Aufgaben:
A. Geben Sie aus dem Textabschnitt über Fanatismus den Wortlaut wieder. Beginnen Sie bei den Worten "Fanatismus kennzeichnet sich" und enden Sie nach den Worten "wieder zu hinterfragen.".
B. Welcher Anteil der Muslime in der Schweiz praktiziert laut dem Textabschnitt über Fanatismus die eigene Religiosität aktiv?
C. Führen Sie alle Merkmale auf, die der Textabschnitt über Fanatismus dem Fanatismus oder dem Fanatiker zuschreibt.

Textabschnitt:
***

Wo liegt die Grenze zwischen Begeisterung und Fanatismus?
Fanatismus kennzeichnet sich durch Intoleranz gegenüber jeglicher anderslautenden Meinung oder Anschauung. Der Fanatiker ist oft aggressiv seiner Idee verhaftet und einer vernünftigen Argumentation wenig zugänglich. Er glaubt sich im Besitz der einen und einzigen Wahrheit. Wer sich für eine Sache begeistert, vertritt diese durchaus mit Lust und Freude, bleibt jedoch offen für Kritik und ist bereit, seine Haltung immer wieder zu hinterfragen.

Wie verbreitet ist der religiöse Fanatismus bei uns?
Aufgrund von Medienberichten sehen wir uns vor allem mit dem Islamismus konfrontiert. Von den Muslimen in der Schweiz praktizieren etwa 30 Prozent ihre Religiosität aktiv. Es wird davon ausgegangen, dass davon maximal 10 Prozent islamistischem Gedankengut nahe stehen. Es muss davon ausgegangen werden, dass es auch christlichen Fanatismus gibt, der jedoch vor dem Hintergrund einer christlichen Kultur weniger deutlich in Erscheinung tritt.

***

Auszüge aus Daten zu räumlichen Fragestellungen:
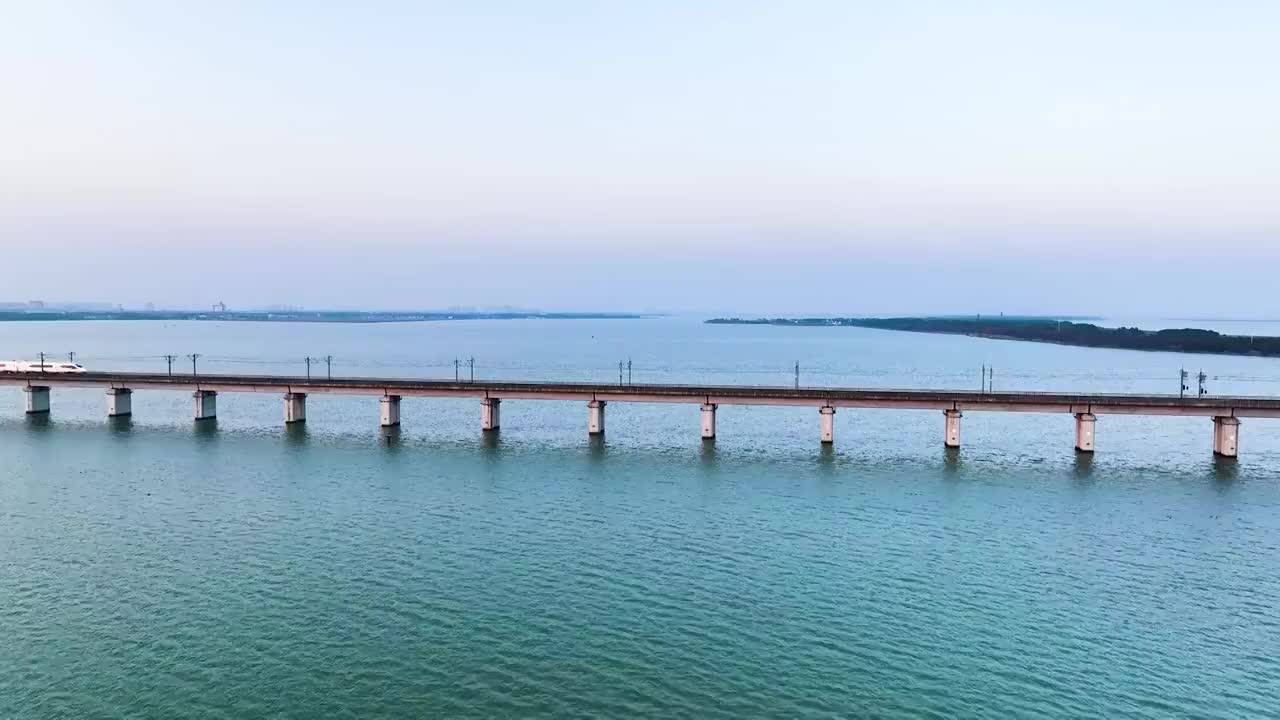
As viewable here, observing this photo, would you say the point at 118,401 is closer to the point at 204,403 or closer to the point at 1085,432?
the point at 204,403

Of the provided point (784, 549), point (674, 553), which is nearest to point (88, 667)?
point (674, 553)

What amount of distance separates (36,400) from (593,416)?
7641 cm

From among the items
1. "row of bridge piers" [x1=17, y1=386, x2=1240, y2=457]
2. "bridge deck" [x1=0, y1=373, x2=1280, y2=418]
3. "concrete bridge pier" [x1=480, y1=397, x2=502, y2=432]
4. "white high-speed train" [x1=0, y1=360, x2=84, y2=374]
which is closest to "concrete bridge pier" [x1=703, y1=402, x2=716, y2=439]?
"row of bridge piers" [x1=17, y1=386, x2=1240, y2=457]

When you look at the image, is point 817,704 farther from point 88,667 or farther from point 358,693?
point 88,667

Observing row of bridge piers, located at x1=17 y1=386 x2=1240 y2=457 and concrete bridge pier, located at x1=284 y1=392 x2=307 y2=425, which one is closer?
row of bridge piers, located at x1=17 y1=386 x2=1240 y2=457

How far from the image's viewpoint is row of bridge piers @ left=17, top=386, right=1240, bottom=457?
80.6 m

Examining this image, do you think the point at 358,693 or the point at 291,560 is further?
the point at 291,560

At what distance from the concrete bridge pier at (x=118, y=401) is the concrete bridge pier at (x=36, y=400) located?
35.9 ft

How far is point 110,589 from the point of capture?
129ft

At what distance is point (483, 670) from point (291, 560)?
1844 centimetres

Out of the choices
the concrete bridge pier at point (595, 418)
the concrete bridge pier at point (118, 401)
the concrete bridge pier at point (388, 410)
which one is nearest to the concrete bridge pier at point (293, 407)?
the concrete bridge pier at point (388, 410)

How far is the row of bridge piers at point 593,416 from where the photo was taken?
264ft

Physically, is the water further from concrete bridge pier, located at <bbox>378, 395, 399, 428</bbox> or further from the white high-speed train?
the white high-speed train

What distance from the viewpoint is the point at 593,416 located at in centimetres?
9144
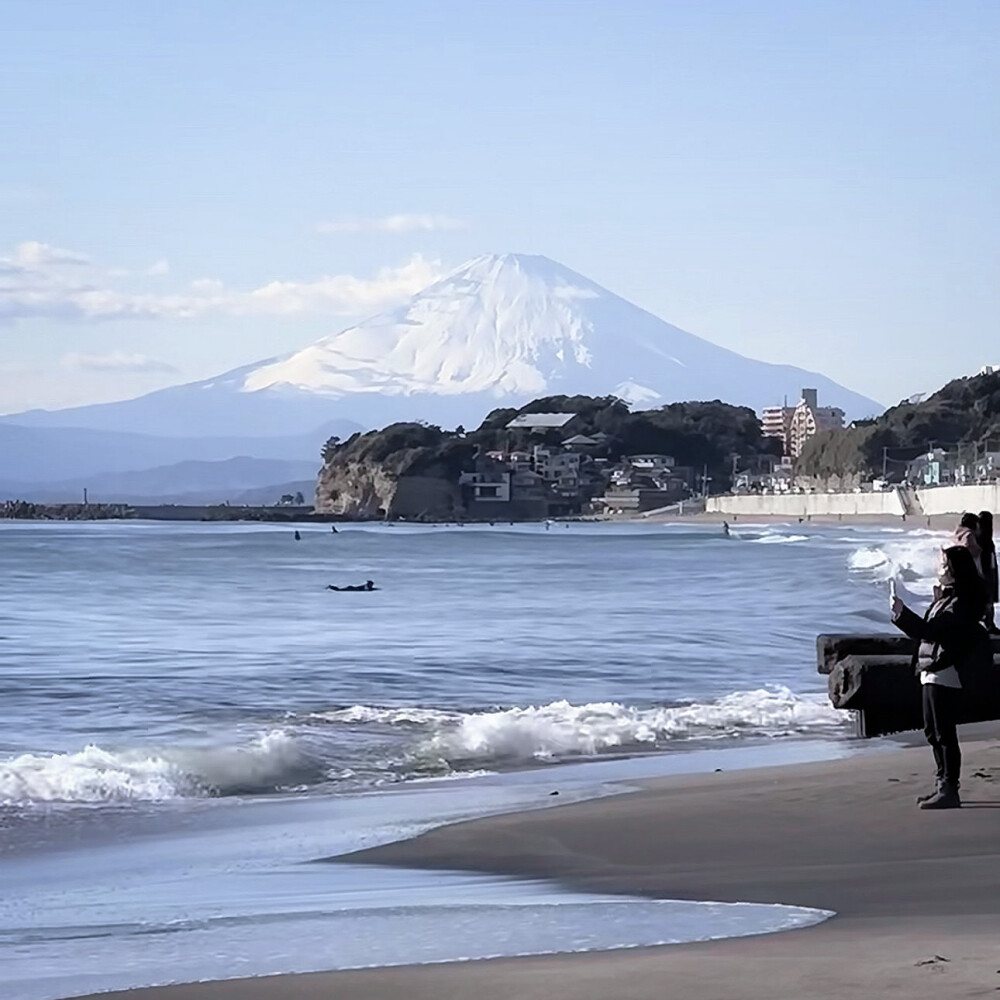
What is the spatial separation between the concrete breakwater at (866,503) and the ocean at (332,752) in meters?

***

Lösungen:
A.
Fanatismus kennzeichnet sich durch Intoleranz gegenüber jeglicher anderslautenden Meinung oder Anschauung. Der Fanatiker ist oft aggressiv seiner Idee verhaftet und einer vernünftigen Argumentation wenig zugänglich. Er glaubt sich im Besitz der einen und einzigen Wahrheit. Wer sich für eine Sache begeistert, vertritt diese durchaus mit Lust und Freude, bleibt jedoch offen für Kritik und ist bereit, seine Haltung immer wieder zu hinterfragen.

B. Etwa 30 Prozent.

C.
- Intoleranz gegenüber jeglicher anderslautenden Meinung oder Anschauung
- oft aggressiv seiner Idee verhaftet
- einer vernünftigen Argumentation wenig zugänglich
- glaubt sich im Besitz der einen und einzigen Wahrheit